Hodel, who has been with the University of California Cooperative Extension for nearly 27 years, is considered to be an international authority in palm horticulture and taxonomy.  His research focuses on selection, planting and management of woody plants in the landscape with a special emphasis on plant water use, trees and palms.

Hodel has authored and co-authored more than 75 peer-reviewed journal articles, more than 300 trade or popular articles and six books, including “Exceptional Trees of Los Angeles.”  He has conducted more than 300 presentations to industry groups, professional and honor societies, university and other governmental agencies, and consumers about various aspects of landscape plant selection and management.  Hodel has been an invited presenter at numerous international and national meetings, conferences and symposia.

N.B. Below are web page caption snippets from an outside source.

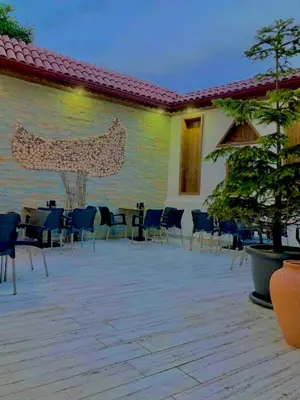 a patio with chairs and tables and a building at Victorious Hotel in Istanbul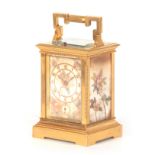 A LATE 19TH CENTURY FRENCH GILT BRASS PORCELAIN PANELLED REPEATING CARRIAGE CLOCK WITH ALARM bearing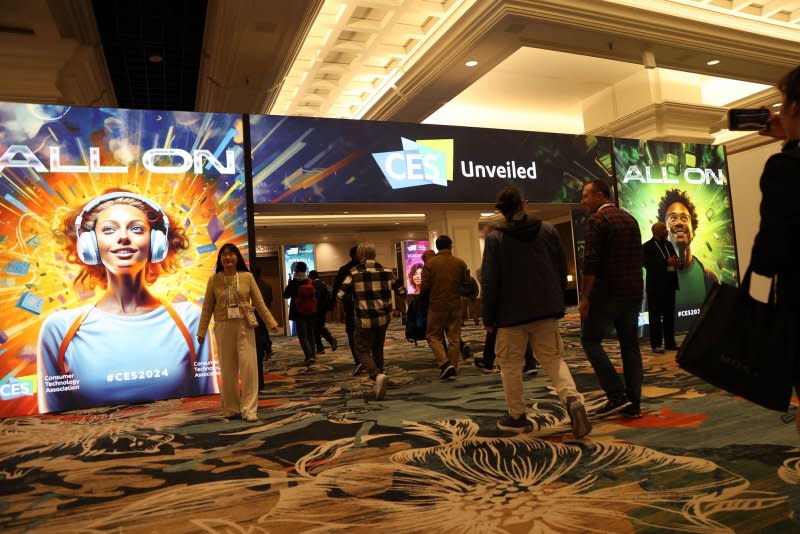 Attendees enter "CES Unveiled" during Media Days at the 2024 International CES at the Mandalay Bay Convention Center in Las Vegas on Sunday. Photo by James Atoa/UPI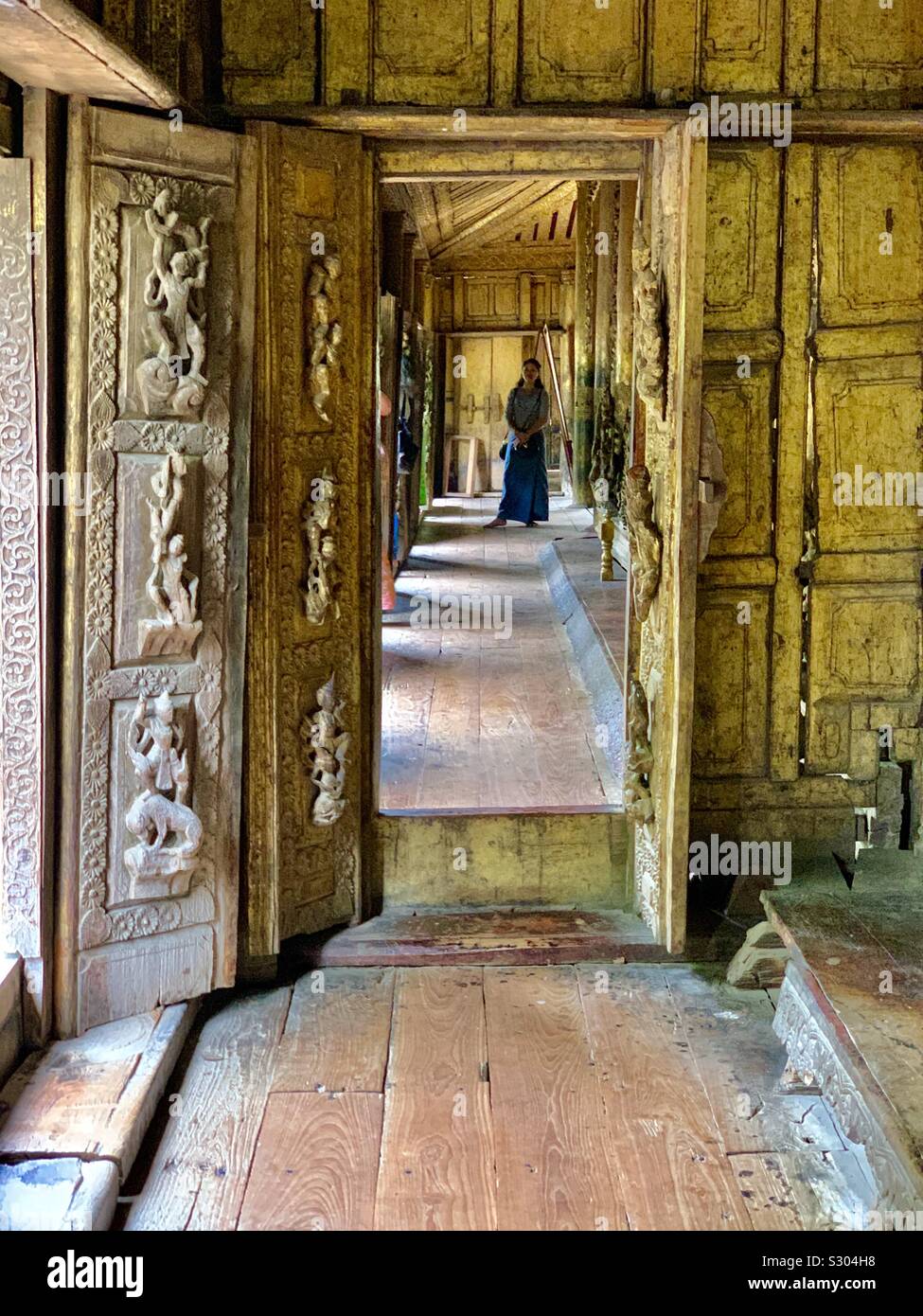Golden palace made of teak wood looking down a long hallway with open doors - Smartphone Captured Stock Image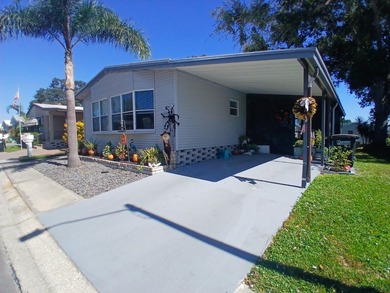 Welcome to this beautifully maintained doublewide mobile home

Hodel earned his master’s degree in tropical horticulture from the University of Hawaii in Honolulu and his bachelor’s degree ornamental horticulture from the California State Polytechnic University in Pomona.

For more information on Cooperative Extension’s offerings in environmental horticulture, please visit http://celosangeles.ucdavis.edu/.  As part of the University of California, Cooperative Extension was established in 1914 to connect local communities to their state’s land grant university.  An office in each county in California responds to the changing needs of its local populations, designing and carrying out research-based programs in the areas of food, health, agriculture, horticulture and the environment.